BEGIN

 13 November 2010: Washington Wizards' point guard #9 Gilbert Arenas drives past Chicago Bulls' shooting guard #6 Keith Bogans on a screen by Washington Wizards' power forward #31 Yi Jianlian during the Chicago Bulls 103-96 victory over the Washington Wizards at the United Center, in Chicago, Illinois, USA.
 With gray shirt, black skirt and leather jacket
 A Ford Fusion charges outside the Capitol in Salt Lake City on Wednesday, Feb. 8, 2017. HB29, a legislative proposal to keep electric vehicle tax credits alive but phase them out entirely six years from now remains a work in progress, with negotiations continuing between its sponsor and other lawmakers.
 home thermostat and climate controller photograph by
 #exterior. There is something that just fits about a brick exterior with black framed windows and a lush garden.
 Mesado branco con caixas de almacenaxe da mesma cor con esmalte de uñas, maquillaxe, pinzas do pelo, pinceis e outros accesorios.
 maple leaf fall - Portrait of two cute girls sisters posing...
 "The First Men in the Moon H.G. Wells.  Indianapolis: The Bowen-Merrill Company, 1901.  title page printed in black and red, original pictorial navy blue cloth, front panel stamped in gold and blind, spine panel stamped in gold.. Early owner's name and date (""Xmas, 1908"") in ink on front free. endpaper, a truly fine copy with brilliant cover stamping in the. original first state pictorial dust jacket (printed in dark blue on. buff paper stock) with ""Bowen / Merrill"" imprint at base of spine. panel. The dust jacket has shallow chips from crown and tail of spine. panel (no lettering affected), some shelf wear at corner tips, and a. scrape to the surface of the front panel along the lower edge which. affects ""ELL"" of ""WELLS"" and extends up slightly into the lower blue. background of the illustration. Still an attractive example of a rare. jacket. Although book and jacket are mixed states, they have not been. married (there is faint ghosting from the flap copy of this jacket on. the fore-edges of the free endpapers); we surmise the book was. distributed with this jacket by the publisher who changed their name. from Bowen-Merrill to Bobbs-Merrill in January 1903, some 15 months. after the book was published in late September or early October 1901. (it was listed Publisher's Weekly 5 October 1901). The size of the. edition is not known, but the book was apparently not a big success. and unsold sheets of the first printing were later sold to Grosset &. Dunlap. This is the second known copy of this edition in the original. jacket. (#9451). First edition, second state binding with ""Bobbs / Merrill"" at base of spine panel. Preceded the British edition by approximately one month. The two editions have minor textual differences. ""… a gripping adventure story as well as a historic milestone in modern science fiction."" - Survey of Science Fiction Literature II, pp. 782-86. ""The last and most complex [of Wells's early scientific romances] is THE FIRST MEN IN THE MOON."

END

• Your goal
Reprint exactly the lines above that start at the one with "home thermostat and" and end at the one with "maple leaf fall", keeping both and adding none.

• Task solution
 home thermostat and climate controller photograph by
 #exterior. There is something that just fits about a brick exterior with black framed windows and a lush garden.
 Mesado branco con caixas de almacenaxe da mesma cor con esmalte de uñas, maquillaxe, pinzas do pelo, pinceis e outros accesorios.
 maple leaf fall - Portrait of two cute girls sisters posing...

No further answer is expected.